*** Opening Entries shown ***

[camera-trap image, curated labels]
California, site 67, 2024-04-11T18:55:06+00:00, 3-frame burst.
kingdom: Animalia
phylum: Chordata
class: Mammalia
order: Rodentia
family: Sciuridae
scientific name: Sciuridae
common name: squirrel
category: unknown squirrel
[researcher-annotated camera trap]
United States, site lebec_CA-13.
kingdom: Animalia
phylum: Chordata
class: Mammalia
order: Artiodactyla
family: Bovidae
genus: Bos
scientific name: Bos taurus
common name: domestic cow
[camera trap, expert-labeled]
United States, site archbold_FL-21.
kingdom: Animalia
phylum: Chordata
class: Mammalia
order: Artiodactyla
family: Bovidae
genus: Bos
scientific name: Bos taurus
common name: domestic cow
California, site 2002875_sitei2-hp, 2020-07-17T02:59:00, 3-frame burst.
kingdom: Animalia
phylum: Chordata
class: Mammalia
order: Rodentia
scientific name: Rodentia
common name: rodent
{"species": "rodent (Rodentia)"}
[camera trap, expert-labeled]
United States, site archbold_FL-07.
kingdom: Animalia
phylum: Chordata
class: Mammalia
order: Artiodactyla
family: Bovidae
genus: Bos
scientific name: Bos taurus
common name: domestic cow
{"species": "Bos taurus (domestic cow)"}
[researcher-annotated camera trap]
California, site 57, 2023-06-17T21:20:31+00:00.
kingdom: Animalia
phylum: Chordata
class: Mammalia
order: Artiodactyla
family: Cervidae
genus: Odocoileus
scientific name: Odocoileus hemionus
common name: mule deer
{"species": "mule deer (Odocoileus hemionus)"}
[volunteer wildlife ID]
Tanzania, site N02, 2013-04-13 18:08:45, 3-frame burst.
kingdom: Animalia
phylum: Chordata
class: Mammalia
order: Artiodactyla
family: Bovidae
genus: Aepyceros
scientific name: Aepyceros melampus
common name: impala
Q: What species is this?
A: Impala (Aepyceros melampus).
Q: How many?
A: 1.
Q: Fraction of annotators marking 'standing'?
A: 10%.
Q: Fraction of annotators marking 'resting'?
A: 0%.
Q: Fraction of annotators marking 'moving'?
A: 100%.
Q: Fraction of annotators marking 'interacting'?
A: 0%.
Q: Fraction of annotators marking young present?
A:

*** Closing Entries shown ***

All lines starting at the one holding "common name: impala" and ending at the last line above must be output exactly, and no other line may appear.

common name: impala
Q: What species is this?
A: Impala (Aepyceros melampus).
Q: How many?
A: 1.
Q: Fraction of annotators marking 'standing'?
A: 10%.
Q: Fraction of annotators marking 'resting'?
A: 0%.
Q: Fraction of annotators marking 'moving'?
A: 100%.
Q: Fraction of annotators marking 'interacting'?
A: 0%.
Q: Fraction of annotators marking young present?
A:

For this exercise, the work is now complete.